Legislators and the Governor also reached an agreement to conform with the federal government forgive Paycheck Protection Program (PPP) loans from state income taxes. This is important to many farmers, including sole proprietors, who received these loans during the past year. The Department of Revenue (DOR) is currently working on a solution to ensure that people don’t have to refile their taxes due to this agreed-upon change.
Energy highlight: ECO Act passes floor votes
A significant overhaul of the state’s energy conservation programs, championed by Sen. Jason Rarick (R-Pine City), Sen. Nick Frentz (DFL-North Mankato) and Rep. Zack Stephenson (R-Coon Rapids) was approved by both the House and the Senate and will get the Governor’s signature. This bill, the Energy Conservation and Optimization (ECO) Act, was supported by MFU because it stands to lower energy costs, create jobs in rural areas, and contribute to combatting climate change. It builds on the popular Conservation Improvement Program (CIP), which members have used to finance energy efficiency projects on their farms.
“The Conservation Improvement Program has been saving Minnesotans money on their utility bills for nearly 40 years and we’re pleased its legacy will continue,” said Michael Noble, executive director of Fresh Energy. “This bill is a powerful model for how stakeholders and legislators can collaborate on policy that will benefit all Minnesotans and help the state meet decarbonization goals in an equitable way.”
The language in the ECO Act is the result of significant stakeholder input from electric co-ops, municipal utilities, investor-owned utilities, the state’s largest natural gas utility, clean energy advocates including Center for Energy and Environment (CEE) and Fresh Energy, consumer advocates including the Energy CENTS Coalition and Citizens Utility Board (CUB), and others. The ECO Act is a critical component of Governor Tim Walz’s plan to eliminate greenhouse gas emissions from electricity in Minnesota by 2040.

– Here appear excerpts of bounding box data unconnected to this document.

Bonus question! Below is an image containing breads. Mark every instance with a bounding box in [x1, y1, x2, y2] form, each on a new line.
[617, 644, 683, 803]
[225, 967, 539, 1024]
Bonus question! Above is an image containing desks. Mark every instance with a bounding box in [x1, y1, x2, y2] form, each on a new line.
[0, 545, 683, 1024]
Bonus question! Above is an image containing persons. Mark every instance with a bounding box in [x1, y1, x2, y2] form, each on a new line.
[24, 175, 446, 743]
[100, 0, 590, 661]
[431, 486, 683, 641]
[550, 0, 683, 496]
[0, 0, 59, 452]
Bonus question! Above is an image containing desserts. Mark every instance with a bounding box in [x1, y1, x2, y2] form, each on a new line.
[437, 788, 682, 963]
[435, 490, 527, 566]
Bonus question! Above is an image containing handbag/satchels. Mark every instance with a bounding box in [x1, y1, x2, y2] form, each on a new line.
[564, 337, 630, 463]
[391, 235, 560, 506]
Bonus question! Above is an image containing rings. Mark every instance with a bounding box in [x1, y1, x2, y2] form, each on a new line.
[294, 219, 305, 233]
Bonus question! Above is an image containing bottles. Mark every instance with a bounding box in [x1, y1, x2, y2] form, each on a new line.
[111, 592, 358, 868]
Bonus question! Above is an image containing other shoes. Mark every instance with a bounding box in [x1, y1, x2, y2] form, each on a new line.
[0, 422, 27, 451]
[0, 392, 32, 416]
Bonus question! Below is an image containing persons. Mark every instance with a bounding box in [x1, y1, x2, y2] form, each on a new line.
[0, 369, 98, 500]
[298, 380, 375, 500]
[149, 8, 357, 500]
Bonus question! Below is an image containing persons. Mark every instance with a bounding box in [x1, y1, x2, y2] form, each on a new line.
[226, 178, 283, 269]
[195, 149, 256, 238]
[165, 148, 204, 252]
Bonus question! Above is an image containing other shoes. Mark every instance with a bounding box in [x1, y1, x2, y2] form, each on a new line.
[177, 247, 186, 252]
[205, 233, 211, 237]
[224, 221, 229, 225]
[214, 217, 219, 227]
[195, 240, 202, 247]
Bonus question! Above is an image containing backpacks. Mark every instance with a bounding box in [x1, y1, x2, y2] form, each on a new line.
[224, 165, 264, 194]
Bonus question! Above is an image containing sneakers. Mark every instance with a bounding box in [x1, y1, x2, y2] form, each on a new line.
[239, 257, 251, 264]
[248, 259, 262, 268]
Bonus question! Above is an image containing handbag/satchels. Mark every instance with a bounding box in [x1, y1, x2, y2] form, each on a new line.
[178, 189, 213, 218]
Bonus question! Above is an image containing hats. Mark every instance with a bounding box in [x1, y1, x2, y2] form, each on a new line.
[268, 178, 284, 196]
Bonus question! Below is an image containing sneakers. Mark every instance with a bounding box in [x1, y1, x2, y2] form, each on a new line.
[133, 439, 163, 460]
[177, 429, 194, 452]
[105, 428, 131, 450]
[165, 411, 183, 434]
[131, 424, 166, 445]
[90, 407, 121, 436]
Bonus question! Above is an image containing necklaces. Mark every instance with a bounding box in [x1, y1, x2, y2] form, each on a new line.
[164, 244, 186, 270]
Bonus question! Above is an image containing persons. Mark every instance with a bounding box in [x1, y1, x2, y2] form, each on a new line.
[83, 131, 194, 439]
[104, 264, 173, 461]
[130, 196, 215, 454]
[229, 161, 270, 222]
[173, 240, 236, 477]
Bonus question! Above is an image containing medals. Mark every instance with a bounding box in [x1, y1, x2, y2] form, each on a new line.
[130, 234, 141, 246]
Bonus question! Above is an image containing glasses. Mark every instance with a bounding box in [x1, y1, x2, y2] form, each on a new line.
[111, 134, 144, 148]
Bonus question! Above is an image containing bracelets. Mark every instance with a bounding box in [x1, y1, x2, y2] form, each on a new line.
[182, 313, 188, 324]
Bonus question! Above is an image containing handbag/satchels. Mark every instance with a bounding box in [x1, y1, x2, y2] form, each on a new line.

Read more from Fresh Energy here.
National Farmers Union and Group of Cattle Producer Organizations Hold Historic Talks to Address Problems in Marketplace
National Farmers Union (NFU) recently joined five other organizations that represent cattle producers to agree to work jointly on issues in the cattle marketplace.
On Monday, May 10, member-leaders of American Farm Bureau Federation, National Cattlemen’s Beef Association, National Farmers Union, R-CALF USA, and the United States Cattlemen’s Association met in Phoenix, Ariz.
These groups convened at the request of Livestock Marketing Association to discuss challenges involved in the marketing of finished cattle with the ultimate goal of bringing about a more financially sustainable situation for cattle feeders and cow-calf producers.
“Unfair markets and a lack of competition in the beef industry has been extremely harmful to producers and consumers alike, especially during the last year,” said NFU President Rob Larew, who was among the participants in the meeting. “Many sectors within agriculture, including beef, are dominated by just a handful of multinational corporations. The time for action is long overdue, and NFU is glad to be a part of this effort to bring strong, swift, and meaningful reform.”
The group talked openly and candidly about a wide range of important issues facing our industry today, including but not limited to:
- Packer concentration,
- Price transparency and discovery,
- Packer oversight,
- Packers and Stockyards Act enforcement,
- Level of captive supply, and
- Packer capacity.
The group also agreed to each consider these action items:
- Expedite the renewal of USDA’s Livestock Mandatory Reporting (LMR), including formula base prices subject to the same reporting requirements as negotiated cash and the creation of a contract library.
- Demand the Department of Justice (DOJ) issue a public investigation status report and as warranted, conduct joint DOJ and USDA oversight of packer activity moving forward.
- Encourage investment in, and development of, new independent, local, and regional packers.
This unprecedented meeting brought together diverse producer organizations to identify issues and discuss potential solutions. These issues and action item lists are not comprehensive, due to time constraints of this meeting. Attending organization representatives were pleased to have reached consensus on many issues and are committed to the ultimate goal of achieving a fair and transparent finished cattle marketing system.